1

I have a data frame with df['text'].

A sample value of df['text'] could be:

"The quick red.fox jumped over.the lazy brown, dog."

I want the output to be:

"The quick red . fox jumped over . the lazy brown , dog . "

I've tried using the str.replace() method, but I don't quite understand how to make it do what I'm looking for.

import pandas as pd

# read csv into dataframe
df=pd.read_csv('./data.csv')

#add a space before and after every punctuation
df['text'] = df['text'].str.replace('.',' . ')
df['text'].head()

# write dataframe to csv
df.to_csv('data.csv', index=False)
youngguv
  • 103
  • 1
  • 7

3 Answers3

1

Try with

df['text'] = df['text'].replace({'.':' . ',', ':' , '},regex=True)
BENY
  • 317,841
  • 20
  • 164
  • 234
1

You have to use the escape operator to literally match a point, using .str.replace

df['Text'].str.replace('\.', ' . ').str.replace(',', ' , ')

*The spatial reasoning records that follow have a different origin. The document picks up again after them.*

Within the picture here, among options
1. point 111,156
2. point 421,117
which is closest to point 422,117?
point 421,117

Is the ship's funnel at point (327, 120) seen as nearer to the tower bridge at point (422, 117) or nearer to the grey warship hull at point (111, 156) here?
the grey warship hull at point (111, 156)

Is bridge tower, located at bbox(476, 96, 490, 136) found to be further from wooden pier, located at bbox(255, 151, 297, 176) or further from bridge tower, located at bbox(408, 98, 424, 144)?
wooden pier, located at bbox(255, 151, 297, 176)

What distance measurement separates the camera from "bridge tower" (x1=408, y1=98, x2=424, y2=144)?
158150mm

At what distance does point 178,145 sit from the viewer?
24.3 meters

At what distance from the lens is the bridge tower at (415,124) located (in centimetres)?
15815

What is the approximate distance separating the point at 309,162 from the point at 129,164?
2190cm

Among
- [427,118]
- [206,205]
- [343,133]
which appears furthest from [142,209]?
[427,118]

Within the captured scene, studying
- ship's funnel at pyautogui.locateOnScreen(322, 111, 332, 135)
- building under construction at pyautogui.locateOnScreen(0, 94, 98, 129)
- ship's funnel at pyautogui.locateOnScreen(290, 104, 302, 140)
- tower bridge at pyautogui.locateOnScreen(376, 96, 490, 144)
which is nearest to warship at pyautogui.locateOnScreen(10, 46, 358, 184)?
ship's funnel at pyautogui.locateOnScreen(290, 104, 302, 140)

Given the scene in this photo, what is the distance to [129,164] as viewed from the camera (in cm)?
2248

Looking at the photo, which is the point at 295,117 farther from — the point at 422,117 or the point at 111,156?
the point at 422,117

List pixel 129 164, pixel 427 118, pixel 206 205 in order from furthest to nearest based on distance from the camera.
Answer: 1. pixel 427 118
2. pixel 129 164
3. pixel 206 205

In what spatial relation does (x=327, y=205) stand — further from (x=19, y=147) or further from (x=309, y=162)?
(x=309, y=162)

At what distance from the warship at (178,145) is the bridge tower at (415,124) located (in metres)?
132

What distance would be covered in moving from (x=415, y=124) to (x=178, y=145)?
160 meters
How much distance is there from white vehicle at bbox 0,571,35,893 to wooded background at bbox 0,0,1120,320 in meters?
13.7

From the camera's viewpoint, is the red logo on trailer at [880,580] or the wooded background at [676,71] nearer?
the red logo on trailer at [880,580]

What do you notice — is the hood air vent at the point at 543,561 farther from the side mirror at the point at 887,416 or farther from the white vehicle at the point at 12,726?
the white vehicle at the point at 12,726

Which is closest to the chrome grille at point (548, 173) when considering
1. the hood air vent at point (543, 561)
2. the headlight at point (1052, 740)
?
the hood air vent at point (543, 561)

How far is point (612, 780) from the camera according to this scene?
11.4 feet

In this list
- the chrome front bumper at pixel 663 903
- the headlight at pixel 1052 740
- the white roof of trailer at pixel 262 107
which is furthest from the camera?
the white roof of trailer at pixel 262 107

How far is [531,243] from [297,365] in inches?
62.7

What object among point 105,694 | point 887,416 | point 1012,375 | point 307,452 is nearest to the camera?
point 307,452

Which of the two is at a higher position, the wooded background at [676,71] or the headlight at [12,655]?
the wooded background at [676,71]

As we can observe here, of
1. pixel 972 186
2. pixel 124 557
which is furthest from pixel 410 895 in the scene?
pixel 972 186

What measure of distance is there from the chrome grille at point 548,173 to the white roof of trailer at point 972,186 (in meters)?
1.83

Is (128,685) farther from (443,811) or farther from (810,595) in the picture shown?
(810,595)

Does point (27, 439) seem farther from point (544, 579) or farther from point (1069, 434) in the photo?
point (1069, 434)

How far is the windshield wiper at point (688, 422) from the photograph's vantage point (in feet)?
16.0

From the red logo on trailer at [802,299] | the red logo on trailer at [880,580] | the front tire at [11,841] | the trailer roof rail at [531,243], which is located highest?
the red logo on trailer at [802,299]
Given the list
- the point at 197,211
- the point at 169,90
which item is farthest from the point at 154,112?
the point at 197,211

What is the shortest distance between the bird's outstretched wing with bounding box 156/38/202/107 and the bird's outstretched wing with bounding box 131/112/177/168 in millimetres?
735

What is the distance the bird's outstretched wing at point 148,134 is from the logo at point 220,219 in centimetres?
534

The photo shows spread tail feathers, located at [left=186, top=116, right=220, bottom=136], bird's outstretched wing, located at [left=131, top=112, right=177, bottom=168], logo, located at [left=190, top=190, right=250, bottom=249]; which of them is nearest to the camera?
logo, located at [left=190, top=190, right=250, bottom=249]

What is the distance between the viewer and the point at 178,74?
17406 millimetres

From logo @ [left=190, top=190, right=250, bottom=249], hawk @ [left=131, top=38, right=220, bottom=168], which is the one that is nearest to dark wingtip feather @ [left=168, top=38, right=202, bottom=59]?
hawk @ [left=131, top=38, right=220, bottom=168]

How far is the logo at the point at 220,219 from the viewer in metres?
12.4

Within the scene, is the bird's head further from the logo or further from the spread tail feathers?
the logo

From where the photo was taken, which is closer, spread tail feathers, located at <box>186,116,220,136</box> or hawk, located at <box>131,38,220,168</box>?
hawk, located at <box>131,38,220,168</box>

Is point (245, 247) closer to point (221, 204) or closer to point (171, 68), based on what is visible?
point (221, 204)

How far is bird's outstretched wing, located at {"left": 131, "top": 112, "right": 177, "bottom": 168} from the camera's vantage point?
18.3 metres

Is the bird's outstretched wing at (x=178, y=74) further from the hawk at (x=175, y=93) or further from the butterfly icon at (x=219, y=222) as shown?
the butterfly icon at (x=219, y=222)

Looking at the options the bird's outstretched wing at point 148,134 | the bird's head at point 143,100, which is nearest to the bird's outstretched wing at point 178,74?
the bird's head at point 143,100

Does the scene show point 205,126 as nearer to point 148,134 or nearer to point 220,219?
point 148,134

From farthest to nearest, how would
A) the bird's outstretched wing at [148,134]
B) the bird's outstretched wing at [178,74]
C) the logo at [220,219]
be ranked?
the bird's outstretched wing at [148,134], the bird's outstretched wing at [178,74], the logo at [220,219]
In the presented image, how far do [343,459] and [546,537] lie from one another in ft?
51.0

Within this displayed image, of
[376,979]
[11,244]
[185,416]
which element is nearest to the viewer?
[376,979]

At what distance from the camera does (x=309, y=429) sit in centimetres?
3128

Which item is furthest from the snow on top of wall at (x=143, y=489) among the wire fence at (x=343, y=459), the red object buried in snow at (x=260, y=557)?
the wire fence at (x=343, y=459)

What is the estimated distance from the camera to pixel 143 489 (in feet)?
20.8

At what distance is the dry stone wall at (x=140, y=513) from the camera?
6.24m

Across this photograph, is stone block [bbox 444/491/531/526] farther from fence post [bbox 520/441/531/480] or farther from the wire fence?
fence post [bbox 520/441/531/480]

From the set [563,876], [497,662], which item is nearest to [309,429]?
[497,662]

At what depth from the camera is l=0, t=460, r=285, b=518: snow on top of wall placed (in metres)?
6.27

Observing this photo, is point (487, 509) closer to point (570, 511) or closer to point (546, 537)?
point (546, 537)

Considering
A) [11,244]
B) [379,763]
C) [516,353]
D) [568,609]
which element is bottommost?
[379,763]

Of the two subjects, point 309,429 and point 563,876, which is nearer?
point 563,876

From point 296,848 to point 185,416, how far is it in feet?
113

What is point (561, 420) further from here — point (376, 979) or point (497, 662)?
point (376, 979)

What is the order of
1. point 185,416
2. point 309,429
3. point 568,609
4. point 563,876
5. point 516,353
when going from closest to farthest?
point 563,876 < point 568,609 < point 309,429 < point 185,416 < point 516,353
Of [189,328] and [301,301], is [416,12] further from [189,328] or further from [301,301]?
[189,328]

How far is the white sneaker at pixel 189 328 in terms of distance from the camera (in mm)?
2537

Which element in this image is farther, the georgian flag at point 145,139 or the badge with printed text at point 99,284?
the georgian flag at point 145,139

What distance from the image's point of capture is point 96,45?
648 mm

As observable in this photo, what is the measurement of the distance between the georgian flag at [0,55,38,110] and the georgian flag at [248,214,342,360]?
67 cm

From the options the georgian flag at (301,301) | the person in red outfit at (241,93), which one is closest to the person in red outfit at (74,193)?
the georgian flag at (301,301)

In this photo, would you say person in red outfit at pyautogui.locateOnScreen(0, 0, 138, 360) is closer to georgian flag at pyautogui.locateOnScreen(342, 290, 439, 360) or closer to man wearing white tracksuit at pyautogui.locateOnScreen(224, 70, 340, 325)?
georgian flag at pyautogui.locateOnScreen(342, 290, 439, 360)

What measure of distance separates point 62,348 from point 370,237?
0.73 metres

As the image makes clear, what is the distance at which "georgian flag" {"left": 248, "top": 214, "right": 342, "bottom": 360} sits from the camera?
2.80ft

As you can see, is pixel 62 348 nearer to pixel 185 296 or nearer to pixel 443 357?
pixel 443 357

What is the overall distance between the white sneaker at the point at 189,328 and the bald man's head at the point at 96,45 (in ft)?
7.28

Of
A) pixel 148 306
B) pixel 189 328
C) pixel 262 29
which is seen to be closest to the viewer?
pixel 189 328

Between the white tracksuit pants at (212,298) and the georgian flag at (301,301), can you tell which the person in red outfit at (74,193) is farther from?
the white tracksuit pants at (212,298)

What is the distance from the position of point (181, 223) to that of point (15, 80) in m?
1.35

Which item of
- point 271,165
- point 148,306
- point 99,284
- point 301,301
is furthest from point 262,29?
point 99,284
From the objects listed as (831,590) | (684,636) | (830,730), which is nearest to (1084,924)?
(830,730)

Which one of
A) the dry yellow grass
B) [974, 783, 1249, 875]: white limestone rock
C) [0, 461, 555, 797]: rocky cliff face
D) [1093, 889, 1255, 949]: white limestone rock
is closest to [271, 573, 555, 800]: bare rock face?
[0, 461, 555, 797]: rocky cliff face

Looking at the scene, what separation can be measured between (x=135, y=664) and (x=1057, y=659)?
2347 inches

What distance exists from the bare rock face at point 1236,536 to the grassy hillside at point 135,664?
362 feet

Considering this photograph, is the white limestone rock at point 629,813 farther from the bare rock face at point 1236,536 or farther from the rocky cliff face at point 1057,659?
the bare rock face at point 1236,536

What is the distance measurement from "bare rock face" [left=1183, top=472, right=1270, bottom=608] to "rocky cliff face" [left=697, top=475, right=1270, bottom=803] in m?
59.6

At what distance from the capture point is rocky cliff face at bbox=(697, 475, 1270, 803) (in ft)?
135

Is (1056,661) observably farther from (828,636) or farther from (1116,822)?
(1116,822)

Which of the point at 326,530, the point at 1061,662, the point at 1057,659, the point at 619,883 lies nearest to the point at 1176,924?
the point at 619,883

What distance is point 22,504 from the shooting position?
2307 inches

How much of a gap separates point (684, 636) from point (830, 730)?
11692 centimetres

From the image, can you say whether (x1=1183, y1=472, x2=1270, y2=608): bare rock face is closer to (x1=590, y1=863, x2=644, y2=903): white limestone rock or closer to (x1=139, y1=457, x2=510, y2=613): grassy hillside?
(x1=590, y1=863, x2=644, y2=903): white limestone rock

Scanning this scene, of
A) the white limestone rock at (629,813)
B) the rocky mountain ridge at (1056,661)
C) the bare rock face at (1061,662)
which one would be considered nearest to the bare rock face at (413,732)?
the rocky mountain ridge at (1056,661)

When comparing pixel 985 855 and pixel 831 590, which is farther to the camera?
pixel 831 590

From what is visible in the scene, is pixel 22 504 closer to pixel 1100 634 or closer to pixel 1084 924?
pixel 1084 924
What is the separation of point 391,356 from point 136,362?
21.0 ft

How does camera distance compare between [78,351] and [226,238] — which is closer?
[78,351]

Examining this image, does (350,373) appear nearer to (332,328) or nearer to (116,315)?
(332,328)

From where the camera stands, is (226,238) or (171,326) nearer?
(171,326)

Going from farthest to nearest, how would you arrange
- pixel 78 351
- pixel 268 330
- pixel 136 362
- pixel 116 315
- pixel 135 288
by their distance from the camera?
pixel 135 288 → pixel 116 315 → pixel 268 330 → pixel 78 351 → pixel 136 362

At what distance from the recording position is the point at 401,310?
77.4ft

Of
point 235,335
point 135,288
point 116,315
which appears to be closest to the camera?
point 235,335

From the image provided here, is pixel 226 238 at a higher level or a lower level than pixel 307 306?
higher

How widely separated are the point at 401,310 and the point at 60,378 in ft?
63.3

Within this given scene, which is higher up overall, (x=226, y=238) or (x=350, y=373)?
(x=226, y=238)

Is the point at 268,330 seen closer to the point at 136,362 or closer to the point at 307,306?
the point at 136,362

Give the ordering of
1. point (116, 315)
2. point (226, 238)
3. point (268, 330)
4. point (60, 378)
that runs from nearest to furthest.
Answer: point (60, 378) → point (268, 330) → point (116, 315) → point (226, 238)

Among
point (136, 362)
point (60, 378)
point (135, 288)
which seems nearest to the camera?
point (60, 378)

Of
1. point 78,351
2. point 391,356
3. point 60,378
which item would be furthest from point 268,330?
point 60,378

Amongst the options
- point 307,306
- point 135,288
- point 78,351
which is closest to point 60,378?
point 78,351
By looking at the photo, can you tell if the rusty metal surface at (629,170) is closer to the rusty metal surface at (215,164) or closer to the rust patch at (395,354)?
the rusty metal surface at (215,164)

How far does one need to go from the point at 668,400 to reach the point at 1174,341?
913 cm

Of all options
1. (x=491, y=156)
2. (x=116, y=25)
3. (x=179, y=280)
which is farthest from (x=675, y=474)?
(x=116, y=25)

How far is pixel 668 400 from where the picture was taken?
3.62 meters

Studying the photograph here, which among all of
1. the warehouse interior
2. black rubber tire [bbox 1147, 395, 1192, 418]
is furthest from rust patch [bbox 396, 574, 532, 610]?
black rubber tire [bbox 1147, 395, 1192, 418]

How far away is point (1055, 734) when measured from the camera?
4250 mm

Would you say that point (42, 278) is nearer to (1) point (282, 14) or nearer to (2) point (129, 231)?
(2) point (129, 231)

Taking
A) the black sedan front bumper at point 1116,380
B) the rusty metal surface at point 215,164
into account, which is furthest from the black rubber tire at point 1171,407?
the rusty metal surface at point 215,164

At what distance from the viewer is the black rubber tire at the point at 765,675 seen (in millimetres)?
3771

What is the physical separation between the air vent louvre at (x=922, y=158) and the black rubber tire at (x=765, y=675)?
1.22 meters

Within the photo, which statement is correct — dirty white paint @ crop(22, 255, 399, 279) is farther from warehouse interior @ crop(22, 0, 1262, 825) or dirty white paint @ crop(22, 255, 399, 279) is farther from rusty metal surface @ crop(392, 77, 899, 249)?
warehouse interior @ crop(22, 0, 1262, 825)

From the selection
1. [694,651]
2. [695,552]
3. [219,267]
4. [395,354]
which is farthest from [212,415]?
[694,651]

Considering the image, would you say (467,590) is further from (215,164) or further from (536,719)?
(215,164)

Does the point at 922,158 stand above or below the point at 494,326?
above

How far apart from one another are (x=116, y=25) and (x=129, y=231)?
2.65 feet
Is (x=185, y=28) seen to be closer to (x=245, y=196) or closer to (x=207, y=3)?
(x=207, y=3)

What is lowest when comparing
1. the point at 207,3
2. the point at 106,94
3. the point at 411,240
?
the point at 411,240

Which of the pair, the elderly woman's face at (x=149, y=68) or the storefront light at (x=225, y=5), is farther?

0    The quick red . fox jumped over . the lazy brown ,  dog . 
Name: Text, dtype: object
Erfan
  • 40,971
  • 8
  • 66
  • 78
1

For replace all punctuation use regex from this with \\1 for add spaces before and after values:

df['text'] = df['text'].str.replace(r'([^\w\s]+)', ' \\1 ')
jezrael
  • 822,522
  • 95
  • 1,334
  • 1,252